SEOUL — North Korea warned Saturday that it will respond with "powerful nuclear deterrence" to joint U.S. and South Korean military exercises poised to begin this weekend, saying the drills amount to a provocation that cannot be ignored.
North Korea routinely threatens war when South Korea and the U.S. hold joint military drills, which Pyongyang sees as a rehearsal for an attack on the North. The latest threat comes amid increased tensions on the peninsula over the deadly sinking of a South Korean warship that Seoul and Washington blame on Pyongyang. The allies' defense chiefs announced earlier in the week they would stage the drills to send a clear message to North Korea to stop its "aggressive" behavior. Forty-six South Korean sailors were killed in the March sinking of the Cheonan, considered the worst military attack on the South since the 1950-53 Korean War. North Korea vehemently denies any involvement and says any punishment would trigger war. On Saturday, North Korea's powerful National Defense Commission — headed by leader Kim Jong Il — backed that threat up by promising a "retaliatory sacred war" against South Korea and the U.S. for what it called a second "unpardonable" provocation after wrongly accusing the North in the Cheonan incident.

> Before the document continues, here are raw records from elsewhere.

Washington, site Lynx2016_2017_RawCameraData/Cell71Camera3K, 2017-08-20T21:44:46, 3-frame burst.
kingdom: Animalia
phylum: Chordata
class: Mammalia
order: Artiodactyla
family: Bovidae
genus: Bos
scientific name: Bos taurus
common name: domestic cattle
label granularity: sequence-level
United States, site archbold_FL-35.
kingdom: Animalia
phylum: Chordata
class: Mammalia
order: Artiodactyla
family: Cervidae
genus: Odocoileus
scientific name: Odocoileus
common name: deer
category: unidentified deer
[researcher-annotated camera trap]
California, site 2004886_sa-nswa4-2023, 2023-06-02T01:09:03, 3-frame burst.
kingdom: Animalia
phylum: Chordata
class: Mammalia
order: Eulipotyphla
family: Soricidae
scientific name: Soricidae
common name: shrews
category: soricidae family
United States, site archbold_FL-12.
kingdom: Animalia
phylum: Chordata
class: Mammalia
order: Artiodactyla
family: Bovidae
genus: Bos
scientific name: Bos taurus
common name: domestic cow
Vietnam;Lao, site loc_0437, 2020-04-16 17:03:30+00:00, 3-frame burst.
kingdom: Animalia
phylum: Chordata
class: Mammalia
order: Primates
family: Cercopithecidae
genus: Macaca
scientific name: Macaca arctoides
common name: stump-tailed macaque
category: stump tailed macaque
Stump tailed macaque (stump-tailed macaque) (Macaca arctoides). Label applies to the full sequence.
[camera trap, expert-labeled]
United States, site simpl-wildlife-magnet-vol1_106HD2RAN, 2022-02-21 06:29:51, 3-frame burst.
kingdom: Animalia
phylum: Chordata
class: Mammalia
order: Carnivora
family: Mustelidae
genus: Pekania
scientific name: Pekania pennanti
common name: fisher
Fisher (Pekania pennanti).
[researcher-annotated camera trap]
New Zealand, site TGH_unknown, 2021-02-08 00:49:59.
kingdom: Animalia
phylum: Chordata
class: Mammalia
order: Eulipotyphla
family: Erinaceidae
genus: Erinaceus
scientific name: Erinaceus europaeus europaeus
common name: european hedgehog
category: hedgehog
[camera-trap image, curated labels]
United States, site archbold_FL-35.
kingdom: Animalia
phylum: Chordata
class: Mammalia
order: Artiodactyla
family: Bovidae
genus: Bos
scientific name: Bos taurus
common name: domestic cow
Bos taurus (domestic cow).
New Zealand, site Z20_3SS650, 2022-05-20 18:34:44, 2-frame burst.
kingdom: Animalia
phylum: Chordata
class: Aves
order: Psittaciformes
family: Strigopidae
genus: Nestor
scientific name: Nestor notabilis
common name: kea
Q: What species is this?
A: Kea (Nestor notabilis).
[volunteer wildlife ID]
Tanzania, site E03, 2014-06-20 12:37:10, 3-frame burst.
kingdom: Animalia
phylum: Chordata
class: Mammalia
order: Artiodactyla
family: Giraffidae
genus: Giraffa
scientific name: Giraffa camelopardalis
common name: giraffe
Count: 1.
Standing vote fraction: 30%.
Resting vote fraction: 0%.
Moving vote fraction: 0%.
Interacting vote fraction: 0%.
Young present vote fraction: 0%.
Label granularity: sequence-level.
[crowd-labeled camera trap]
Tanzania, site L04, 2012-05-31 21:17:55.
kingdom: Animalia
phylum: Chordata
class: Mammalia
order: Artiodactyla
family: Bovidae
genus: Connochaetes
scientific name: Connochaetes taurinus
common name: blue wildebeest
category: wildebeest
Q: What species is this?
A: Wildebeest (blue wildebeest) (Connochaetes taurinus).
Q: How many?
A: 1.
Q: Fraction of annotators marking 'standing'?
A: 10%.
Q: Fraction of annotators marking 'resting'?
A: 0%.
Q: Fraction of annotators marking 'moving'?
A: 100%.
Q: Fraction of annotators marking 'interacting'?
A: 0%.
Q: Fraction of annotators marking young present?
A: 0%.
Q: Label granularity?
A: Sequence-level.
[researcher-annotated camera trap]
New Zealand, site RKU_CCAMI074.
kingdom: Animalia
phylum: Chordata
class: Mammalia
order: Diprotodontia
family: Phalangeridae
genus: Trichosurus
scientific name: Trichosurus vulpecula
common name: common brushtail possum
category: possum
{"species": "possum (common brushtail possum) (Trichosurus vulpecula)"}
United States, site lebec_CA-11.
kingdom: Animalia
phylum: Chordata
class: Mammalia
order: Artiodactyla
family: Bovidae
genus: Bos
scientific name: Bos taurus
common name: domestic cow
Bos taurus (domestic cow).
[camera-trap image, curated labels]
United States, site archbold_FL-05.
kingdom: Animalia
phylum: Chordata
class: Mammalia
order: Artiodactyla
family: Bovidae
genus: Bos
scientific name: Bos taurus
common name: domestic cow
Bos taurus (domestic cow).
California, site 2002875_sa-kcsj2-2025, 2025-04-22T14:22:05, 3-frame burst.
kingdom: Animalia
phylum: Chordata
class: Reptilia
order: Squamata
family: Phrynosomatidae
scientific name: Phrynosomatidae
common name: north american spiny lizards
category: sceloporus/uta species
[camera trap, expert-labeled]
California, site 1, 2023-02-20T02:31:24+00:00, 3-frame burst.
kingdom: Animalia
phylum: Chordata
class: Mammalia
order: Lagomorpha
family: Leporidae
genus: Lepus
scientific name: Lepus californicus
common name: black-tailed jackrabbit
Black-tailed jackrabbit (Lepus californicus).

"The army and people of the (North) will legitimately counter with their powerful nuclear deterrence the largest-ever nuclear war exercises," the commission said in a statement carried by the country's official Korean Central News Agency. A day earlier in Hanoi, a North Korean spokesman for the delegation attending a regional security conference warned the drills would draw a "physical response" from Pyongyang. South Korea's Defense Ministry said no unusual North Korean military movements were detected.